By: centraljersey.com
Milton Babbitt, a famed composer and Princeton University music professor whose mathematical expertise guided his creation of complex, modernist soundscapes that influenced generations of artists and scholars, died Jan. 29 of natural causes at the University Medical Center at Princeton. He was 94.
Mr. Babbitt, who was Princeton’s William Shubael Conant Professor of Music Emeritus, joined the university faculty in 1938 at the age of 22 and retired in 1984. He was a driving force behind the growth of Princeton’s Department of Music and was a mentor whose students produced compositions and scholarly work in genres ranging from the avant-garde to the Broadway stage.
"He was one of the founding fathers of music as an academic discipline. But first and foremost, he was a brilliant composer whose music speaks for itself," said Paul Lansky, a Princeton music professor who was a student of Mr. Babbitt’s.
A pioneer of electronic music, Mr. Babbitt championed "cerebral music" that forced listeners to carefully follow his structurally complex compositions. His works – which included seminal pieces such as "All Set" (1957), written for a jazz ensemble, and "Philomel" (1964), which combines synthesizer with soprano voice – were performed and studied worldwide. Mr. Babbitt’s approach to composition was an extension of the "serial" method pioneered by Austrian composer Arnold Schoenberg in the early 20th century in which a particular ordering of the 12 notes on the Western scale is used as the basis for the pitch organization of the whole piece. Utilizing his mathematical background, Mr. Babbitt was one of the first to expand this serial order approach to other elements, such as rhythm and timbre, in developing his diverse catalog of compositions for chamber ensembles, vocal works, orchestral pieces and instrumental soloists.
"It was his knowledge of math and theory that allowed him to make a convincing argument that music was not just this sort of touchy-feely thing – you could either do it or you couldn’t – but that there was a lot of craft and skill and even computation involved," said Steven Mackey, a professor and chair of the music department at Princeton.
When Mr. Babbitt joined the Princeton faculty in 1938, just three years after earning his bachelor’s degree at New York University, music classes were taught in the Department of Art and Archaeology. Princeton’s music department was established in 1946, and 15 years later it became one of the first in the country to offer a Ph.D. in composition.

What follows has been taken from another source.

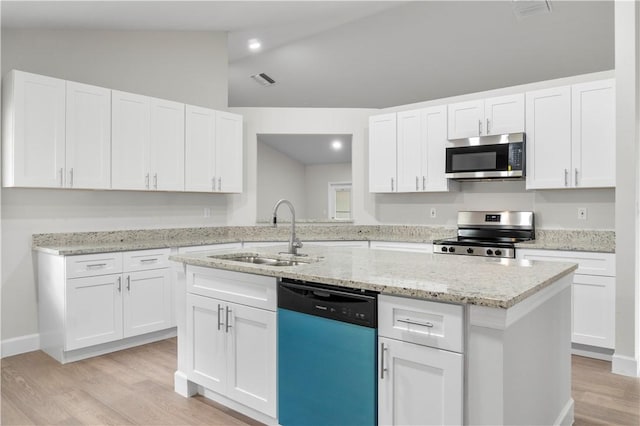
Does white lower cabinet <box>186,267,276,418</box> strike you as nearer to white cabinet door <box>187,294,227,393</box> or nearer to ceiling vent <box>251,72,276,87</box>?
white cabinet door <box>187,294,227,393</box>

Mr. Babbitt, whose father and brother were mathematicians, also taught in the mathematics department at Princeton during World War II. While his mathematical approach was a signature of his own compositions, as a teacher he embraced a wide range of subject matter, focusing on areas such as jazz and popular music, in addition to abstract modern compositions.

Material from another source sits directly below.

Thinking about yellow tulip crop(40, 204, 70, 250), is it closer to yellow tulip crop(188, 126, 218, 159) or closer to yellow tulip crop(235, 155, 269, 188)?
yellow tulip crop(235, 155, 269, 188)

In addition to teaching at Princeton, Mr. Babbitt was on the faculty of the Juilliard School in New York City from 1971 to 2008. He also had private students, including the Broadway songwriter Stephen Sondheim.
He helped to establish and co-directed the Columbia-Princeton Electronic Music Center in New York City, which housed the RCA Mark II Electronic Music Synthesizer, the first American machine designed for the production of electronic music. The machine, which stood 7 feet high and 20 feet wide, was the vehicle for some of Mr. Babbitt’s most satisfying moments as a composer beginning in the late 1950s.
After he joined the Princeton faculty in 1938, Mr. Babbitt continued to study under the Princeton professor and renowned composer Roger Sessions, who had brought him to the university after working privately with Mr. Babbitt in New York. Mr. Babbitt earned a master of fine arts degree in 1942, and then set out to write a doctoral thesis. Mr. Babbitt completed in 1946 a highly technical dissertation on the mathematics of the 12-tone system pioneered by Schoenberg. Though it was lauded by Princeton mathematics professor John Tukey, who was one of its readers, the dissertation was rejected by the music department, which then only offered a Ph.D. in historical musicology, not in theory and composition. Though it is now considered a groundbreaking work, music scholars of that time did not understand the relevance of Mr. Babbitt’s thesis.
However, nearly 50 years later, Mr. Babbitt’s dissertation was resubmitted by his colleagues Lansky and Claudio Spies, who felt his work deserved recognition. Mr. Babbitt’s thesis was reviewed again by the music department, and his Ph.D. was bestowed in 1992, one year after he received an honorary doctorate from Princeton.
The honorary degree was among many honors and awards received by Mr. Babbitt in recognition of his contributions to American music and scholarship. Included were a MacArthur Foundation "genius grant" in 1986 and a special Pulitzer Prize citation in 1982 for "his life’s work as a distinguished and seminal American composer."
Born May 10, 1916, in Philadelphia, Mr. Babbitt grew up in Jackson, Miss. He began composing and playing the violin as a young boy and graduated from high school at age 15.
Mr. Babbitt is survived by his daughter, Betty Ann Duggan, and two grandchildren, Julie and Adam. A campus memorial service is being planned for later this spring.